A stand-your-ground law (sometimes called "no duty to retreat" law) is a legal justification where an individual can "stand their ground" and use force without retreating, in order to protect and defend themselves or others against threats or perceived threats. Stand your ground allows an individual, who is lawfully permitted to be where they are, to use any force necessary to defend from an imminent threat of serious bodily injury or death. There is no duty to retreat.
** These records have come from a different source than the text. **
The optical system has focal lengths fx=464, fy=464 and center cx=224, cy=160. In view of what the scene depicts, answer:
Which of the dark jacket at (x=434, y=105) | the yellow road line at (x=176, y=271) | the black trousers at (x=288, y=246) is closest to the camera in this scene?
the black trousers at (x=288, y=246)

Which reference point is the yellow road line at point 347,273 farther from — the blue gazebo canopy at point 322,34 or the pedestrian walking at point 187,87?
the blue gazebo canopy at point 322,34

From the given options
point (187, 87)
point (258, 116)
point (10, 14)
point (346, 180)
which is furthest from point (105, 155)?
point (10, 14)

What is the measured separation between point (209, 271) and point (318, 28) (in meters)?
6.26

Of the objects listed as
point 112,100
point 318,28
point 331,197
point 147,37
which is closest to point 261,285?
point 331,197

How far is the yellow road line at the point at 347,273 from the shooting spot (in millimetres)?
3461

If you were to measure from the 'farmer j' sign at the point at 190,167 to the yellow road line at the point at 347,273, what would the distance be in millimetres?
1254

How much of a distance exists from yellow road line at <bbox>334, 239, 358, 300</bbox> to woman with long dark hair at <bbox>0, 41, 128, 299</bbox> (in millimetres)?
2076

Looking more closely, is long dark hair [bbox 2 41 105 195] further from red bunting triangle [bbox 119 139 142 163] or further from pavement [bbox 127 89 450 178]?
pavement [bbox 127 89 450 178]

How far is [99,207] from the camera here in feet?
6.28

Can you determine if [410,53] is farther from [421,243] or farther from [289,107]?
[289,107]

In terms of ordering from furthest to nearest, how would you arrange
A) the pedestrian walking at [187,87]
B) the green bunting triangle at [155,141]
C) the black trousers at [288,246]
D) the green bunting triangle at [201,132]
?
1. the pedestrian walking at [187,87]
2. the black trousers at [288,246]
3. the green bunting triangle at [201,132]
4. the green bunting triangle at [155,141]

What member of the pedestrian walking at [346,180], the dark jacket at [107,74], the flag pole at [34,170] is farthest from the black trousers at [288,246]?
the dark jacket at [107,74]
Washington courts have consistently upheld our right to remain in a lawful location with “no duty to retreat.” Flight, however reasonable as an alternative to violence, is not required. While the wisdom of such a policy may be open to debate, the policy is one of long standing and reflects the notion that one lawfully where he is entitled to be should not be made to yield and flee by a show of unlawful force against him. See State v. Williams, 81 Wn.App. 738 (1996).
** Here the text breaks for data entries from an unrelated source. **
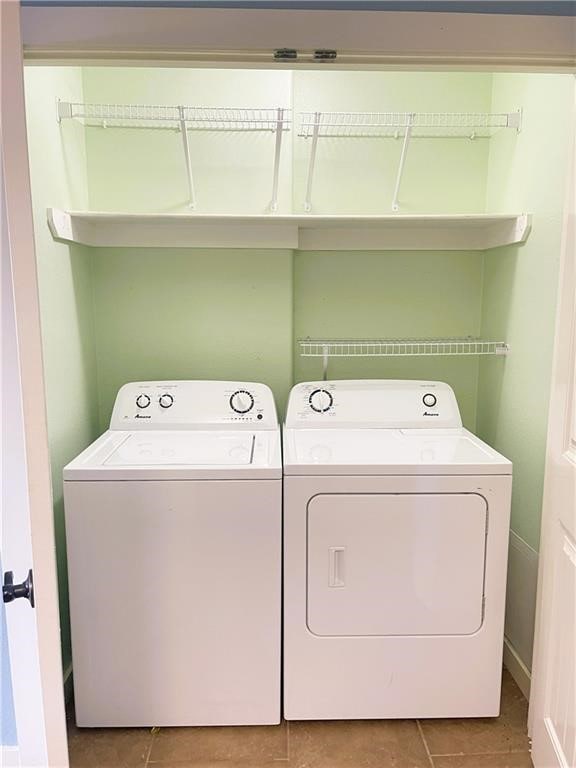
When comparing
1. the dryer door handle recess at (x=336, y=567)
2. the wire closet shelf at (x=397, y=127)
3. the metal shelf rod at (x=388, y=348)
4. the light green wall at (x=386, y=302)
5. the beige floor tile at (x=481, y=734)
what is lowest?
the beige floor tile at (x=481, y=734)

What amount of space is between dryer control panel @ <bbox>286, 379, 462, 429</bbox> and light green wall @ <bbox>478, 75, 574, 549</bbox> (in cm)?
24

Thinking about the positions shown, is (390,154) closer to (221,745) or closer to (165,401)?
(165,401)

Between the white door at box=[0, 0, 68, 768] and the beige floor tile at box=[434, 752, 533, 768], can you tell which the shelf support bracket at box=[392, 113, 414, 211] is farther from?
the beige floor tile at box=[434, 752, 533, 768]

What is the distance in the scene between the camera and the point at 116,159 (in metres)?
2.20

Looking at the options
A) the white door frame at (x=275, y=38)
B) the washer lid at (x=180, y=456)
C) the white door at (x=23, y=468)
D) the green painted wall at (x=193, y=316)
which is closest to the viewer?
the white door at (x=23, y=468)

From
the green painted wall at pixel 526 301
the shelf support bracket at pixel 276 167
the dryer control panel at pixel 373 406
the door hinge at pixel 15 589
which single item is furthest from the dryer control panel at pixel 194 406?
the door hinge at pixel 15 589

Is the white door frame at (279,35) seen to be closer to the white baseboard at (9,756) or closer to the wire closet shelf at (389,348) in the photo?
the wire closet shelf at (389,348)

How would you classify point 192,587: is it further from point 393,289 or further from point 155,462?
point 393,289

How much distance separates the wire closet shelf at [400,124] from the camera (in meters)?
2.19

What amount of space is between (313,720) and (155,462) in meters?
1.03

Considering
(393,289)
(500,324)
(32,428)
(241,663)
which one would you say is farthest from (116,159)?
(241,663)

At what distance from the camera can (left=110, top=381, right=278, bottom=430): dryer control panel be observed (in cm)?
208

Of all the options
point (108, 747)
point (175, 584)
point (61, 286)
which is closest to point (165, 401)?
point (61, 286)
One who is assaulted in place he has right to be has no duty to retreat in order to claim self-defense; flight, however reasonable an alternative to violence, is not required. See State v. Williams, 81 Wn.App. 738 (1996). It is lawful for a person who is in a place where that person has a right to be and who has reasonable grounds for believing that he is being attacked to stand his ground and defend against such attack by the use of lawful force. The law does not impose a duty to retreat. WPIC 16.08.
Even with No Duty to Retreat, The Force Used Must be REASONABLE.
When there is no reasonable ground to believe that a person is in imminent danger of death or great bodily harm, and it appears that only an ordinary battery is what's intended, and all that is what the person fears, he has a right to stand his ground and repel such threatened assault, yet he has no right to repel a threatened assault with naked hands, by the use of a deadly weapon in a deadly manner, unless he believes, and has reasonable grounds to believe, that he is in imminent danger of death or great bodily harm. See State v. Wanrow, 88 Wn.2d 221 (1977).